## ЧТО СДЕЛАТЬ
**A)** Какую книгу Кржижановский называл своей любимой, если верить тексту о нём?
**B)** Напишите, что идёт дальше в тексте о Кржижановском после его последнего предложения.

## ИСХОДНЫЙ ТЕКСТ
Сегодня мы читаем этот рассказ, как образец безграничной фантазии, но не сложно представить, какие эмоции при прочтении испытывал цензор: «незаконное улучшение жилищных условий? Да вы что издеваетесь? Зачем вы вообще это написали? Что за отсебятина?»

Фото: М. Наппельбаум

Кржижановский никогда не пытался заигрывать с властью, не прибегал к эзопову языку – он просто писал так, как считал нужным, не оглядываясь на «норму». Терпел поражения, собирал отказы, но продолжал писать – по-своему, не прогибаясь. В этом смысле он, наверно, самый настоящий homo legens.

Сразу стоит сказать одно: читать его – сложно. Он, как бозон Хиггса: чтобы его понять, простого человеческого мозга недостаточно – нужен адронный коллайдер.

Его парадоксальные сюжеты – настоящая «Мюнхгаунзенщина» – чаще всего вращаются вокруг одной единственной коллизии. Он был скорее мастером короткой формы, на большие вещи ему не хватало дыхания. «Возвращение Мюнхгаузена» – яркий тому пример. Текст большой, но растет как будто вглубь, а не вширь – невротичный и неровный, как дыхание астматика, – неровный настолько, что иногда отчетливо слышишь одышку автора.

Кржижановский хорош в другом: его цель – сжать, спружинить предложения до твердого, кристаллического состояния: каждая фраза – афоризм, каждый абзац – история. И за примером далеко ходить не надо – открывай книгу на любой странице и читай любую строчку – вот тебе и афоризм.

Своей любимой книгой Кржижановский называл «Лживые и вымышленные истории барона Мюнхгаузена» Распэ. И это очень важно для понимания его характера – и отношения к реальности.

Он даже написал свою «Мюнхгаузениаду»: историю о том, как достославный барон посещает СССР. Мы привыкли к тому, что истории о Мюнхгаузене должны быть забавными, но странным образом под пером Кржижановского фантасмагория перестает быть смешной.

## ИЗВЛЕЧЁННЫЕ ДАННЫЕ

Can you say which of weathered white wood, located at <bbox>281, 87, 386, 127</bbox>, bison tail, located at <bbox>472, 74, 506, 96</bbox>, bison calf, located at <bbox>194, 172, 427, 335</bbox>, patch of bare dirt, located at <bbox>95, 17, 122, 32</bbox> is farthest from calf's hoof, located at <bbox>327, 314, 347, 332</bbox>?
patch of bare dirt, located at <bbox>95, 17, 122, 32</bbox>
==
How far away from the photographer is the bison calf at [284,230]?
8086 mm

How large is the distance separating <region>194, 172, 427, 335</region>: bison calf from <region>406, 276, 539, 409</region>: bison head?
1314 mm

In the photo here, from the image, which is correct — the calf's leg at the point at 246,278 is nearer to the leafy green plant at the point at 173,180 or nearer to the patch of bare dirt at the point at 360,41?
--
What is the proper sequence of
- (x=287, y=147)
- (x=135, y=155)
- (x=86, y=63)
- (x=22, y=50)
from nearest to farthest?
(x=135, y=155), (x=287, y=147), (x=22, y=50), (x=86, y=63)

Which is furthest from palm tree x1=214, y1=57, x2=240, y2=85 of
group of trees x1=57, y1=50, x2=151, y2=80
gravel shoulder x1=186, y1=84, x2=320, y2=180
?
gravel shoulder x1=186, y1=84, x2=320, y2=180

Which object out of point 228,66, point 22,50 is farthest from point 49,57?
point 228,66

## ОТВЕТЫ
**A)** «Лживые и вымышленные истории барона Мюнхгаузена» Распэ.

**B)**
Вот пара примеров:

«Да, мы бедны, – [говорит барону один из персонажей], – у нас как на выставке – всего по одному экземпляру, не более. (Не оттого ли мы так любим выставки?) Ведь я угадал вашу мысль, не так ли? Это правда: наши палки об одном конце, наша страна об одной партии, наш социализм об одной стране, но не следует забывать и о преимуществах палки об одном конце: по крайней мере ясно, каким концом бить».

Или вот:

«Наши европейские россказни о столице Союза Республик, изображающие ее как город наоборот, где дома строят от крыш к фундаменту, ходят подошвами по облакам, крестятся левой рукой, где первые всегда последние (например, в очередях), где официоз «Правда», потому что наоборот, и так далее – всего не припомнишь, — все это неправда: в Москве домов от крыш к фундаменту не строят (и от фундамента к крышам тоже), не крестятся ни левой, ни правой, что же до того, земля или небо у них под подметками, не знаю: москвичи, собственно, ходят без подметок. Вообще голод и нищета отовсюду протягивают тысячи ладоней. Все съедено – до церковных луковиц включительно…»

Теперь понятно, почему его не хотели печатать – даже попытка прикрыться парадоксами Мюнхгаузена не способна в данном случае снизить градус сатиры.

А дальше происходит совсем удивительное:

«А не попробовать ли мне вернуть вчерашний день? [– думает барон].

Я тотчас же отправился в редакцию газеты и сунул в окошечко приемщика объявлений текст: «УТЕРЯН вчерашний день. Нашедшего просят за приличное вознаграждение…» ну и т. д.

– Хорошо, дня через два пустим.

– Позвольте, – загорячился я, – но через два дня это уже будет не вчерашний день!»

Советская реальность оказалась сильнее фантазии барона. Советских людей не удивляют его невероятные истории – они все это уже видели: и палки с одним концом, и надвое разрубленные, но все еще живые лошади, и перевернутая реальность. Даже когда барон решил «вернуть вчерашний день», в редакции газеты совсем не удивились его просьбе: «Если вам непременно вчерашний, – возразило окошко. – то нужно было заявить об этом третьего дня: порядка не знаете».

Фото с пенсионного удостоверения

Бюрократия система в России во все времена была фантасмагорией – наших чиновников не удивишь просьбами вроде «поиска вчерашнего дня». Они и ни такое видели – ах, ну вы только посмотрите, нашелся тут немецкий фантазер, хочет вернуть вчерашний день. Становитесь в очередь, господин Мюнхгаузен! В Советском Союзе все хотят вернуть вчерашний день – и позавчерашний тоже, и тот, что до него. Именно поэтому у нас самые длинные очереди в мире!

Кроме того, мы – самая читающая страна в мире, и именно поэтому паровозы у нас двигаются за счет сжигаемых в топке книг.

Такие дела.

***

«Сон разума рождает чудовищ», – говорил Гойя.

Кржижановский мог бы сделать эту фразу эпиграфом ко всем своим текстам сразу.

«Я поднял брови и так и не опускал за все время пребывания в Москве», – это его слова.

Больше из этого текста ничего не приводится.